# Data supplied:
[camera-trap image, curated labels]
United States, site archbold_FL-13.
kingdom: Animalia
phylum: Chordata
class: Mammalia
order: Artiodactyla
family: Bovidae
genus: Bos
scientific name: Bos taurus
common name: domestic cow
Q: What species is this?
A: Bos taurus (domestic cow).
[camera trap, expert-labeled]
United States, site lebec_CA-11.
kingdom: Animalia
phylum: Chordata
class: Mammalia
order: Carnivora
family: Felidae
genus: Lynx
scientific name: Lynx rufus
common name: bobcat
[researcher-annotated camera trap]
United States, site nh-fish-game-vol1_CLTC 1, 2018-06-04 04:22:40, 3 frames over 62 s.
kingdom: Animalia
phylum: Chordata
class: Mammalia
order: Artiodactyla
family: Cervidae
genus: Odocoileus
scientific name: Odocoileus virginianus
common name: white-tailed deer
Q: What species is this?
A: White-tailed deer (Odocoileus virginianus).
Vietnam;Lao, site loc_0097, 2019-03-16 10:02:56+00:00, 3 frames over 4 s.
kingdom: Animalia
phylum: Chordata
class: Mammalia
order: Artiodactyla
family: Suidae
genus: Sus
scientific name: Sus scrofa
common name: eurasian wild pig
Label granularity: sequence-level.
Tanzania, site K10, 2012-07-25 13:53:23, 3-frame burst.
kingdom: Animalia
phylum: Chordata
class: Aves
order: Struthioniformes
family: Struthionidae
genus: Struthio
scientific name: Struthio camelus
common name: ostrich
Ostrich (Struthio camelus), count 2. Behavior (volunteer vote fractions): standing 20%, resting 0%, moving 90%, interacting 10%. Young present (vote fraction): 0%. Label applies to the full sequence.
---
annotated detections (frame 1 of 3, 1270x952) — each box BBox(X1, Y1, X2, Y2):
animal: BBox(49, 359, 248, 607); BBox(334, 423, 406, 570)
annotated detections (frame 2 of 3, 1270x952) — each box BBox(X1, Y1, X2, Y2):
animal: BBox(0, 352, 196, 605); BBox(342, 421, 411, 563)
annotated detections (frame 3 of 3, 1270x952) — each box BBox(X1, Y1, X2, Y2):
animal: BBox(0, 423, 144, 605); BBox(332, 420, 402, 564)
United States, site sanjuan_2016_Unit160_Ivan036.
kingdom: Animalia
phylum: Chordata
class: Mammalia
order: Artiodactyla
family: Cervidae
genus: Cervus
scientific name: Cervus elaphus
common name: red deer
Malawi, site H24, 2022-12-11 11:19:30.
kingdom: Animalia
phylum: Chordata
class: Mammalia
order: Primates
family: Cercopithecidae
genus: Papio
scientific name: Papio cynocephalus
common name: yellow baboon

# About this task:
Starting with the first line of the listing above, copy each line exactly until you have copied the line containing "[researcher-annotated camera trap]". Stop there.

# Exercise response:
[camera-trap image, curated labels]
United States, site archbold_FL-13.
kingdom: Animalia
phylum: Chordata
class: Mammalia
order: Artiodactyla
family: Bovidae
genus: Bos
scientific name: Bos taurus
common name: domestic cow
Q: What species is this?
A: Bos taurus (domestic cow).
[camera trap, expert-labeled]
United States, site lebec_CA-11.
kingdom: Animalia
phylum: Chordata
class: Mammalia
order: Carnivora
family: Felidae
genus: Lynx
scientific name: Lynx rufus
common name: bobcat
[researcher-annotated camera trap]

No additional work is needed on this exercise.